DOCUMENT SEGMENT -
My first thought was that bikes priced from $699 to $1299 are not too likely to get people to start commuting by bicycle. Then I put this in the context of New York City, and it makes more sense. Given their housing costs, along with the ridiculous cost of owning, parking, and operating a car within the city limits, I realized that a bike that combines function and fashion, priced high enough to give it a bit of exclusivity without being a financial burden, should probably do well in the city. The fact that the city is slowing embracing the bicycle as a mode of transport certainly helps the cause. While the Viva designs are not necessarily to my liking, they’re certainly not bad looking. I wish Lars success in his venture. It can only be good for the city.

INFORMATION SHOWN -

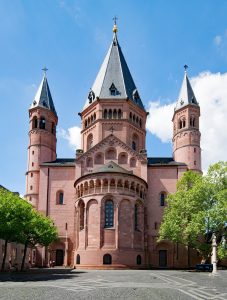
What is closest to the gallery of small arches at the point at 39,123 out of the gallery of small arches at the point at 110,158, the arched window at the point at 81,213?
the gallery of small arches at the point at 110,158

INSTRUCTION A -
Name each car expense that the commentary on bikes in New York City calls ridiculous.
INSTRUCTION B -
In the commentary on bikes in New York City, what price range do the bikes have?
INSTRUCTION C -
Extend the commentary on Viva bikes in New York City, picking up after its final sentence.

OUTPUT A -
- Owning a car
- Parking a car
- Operating a car within the city limits

OUTPUT B -
$699 to $1299.

OUTPUT C -
New York, NY – Copenhagen and New York City have more in common than one might think. Over the last few years New York created more than 200 miles of bike lanes. Daily ridership is up—some estimates say it has nearly doubled since 2005. New York’s streets now include 482 miles of bike lanes, and a total of 1,800 miles are planned by 2030. In Copenhagen, 55% of commuters use a bicycle every day, and 37% of commuters crossing the city boundary do so by bike. Forty years ago Copenhagen was just as car-clogged as anywhere else, but today roughly 500,000 citizens choose a bicycle as their mode of transport. Just like New York, the city made a very conscious effort to encourage cycling.
Lars Andersen, a former professional bike racer, began VIVA Bike Design in 2006 in Copenhagen, creating bicycles that are a comfortable, reliable, yet decidedly stylish way to navigate the urban landscape. To achieve a cohesive design, Anderson develops most of the components himself, including fenders, chainguards, saddles, grips and cargo carriers. For a small company this represents a big investment, but it also helps insure that the quality and durability of the bikes meet a high standard. Andersen believes his cycles will be a hit in New York not only because the two cities share similar weather and terrain, but because both are global leaders in the world of design.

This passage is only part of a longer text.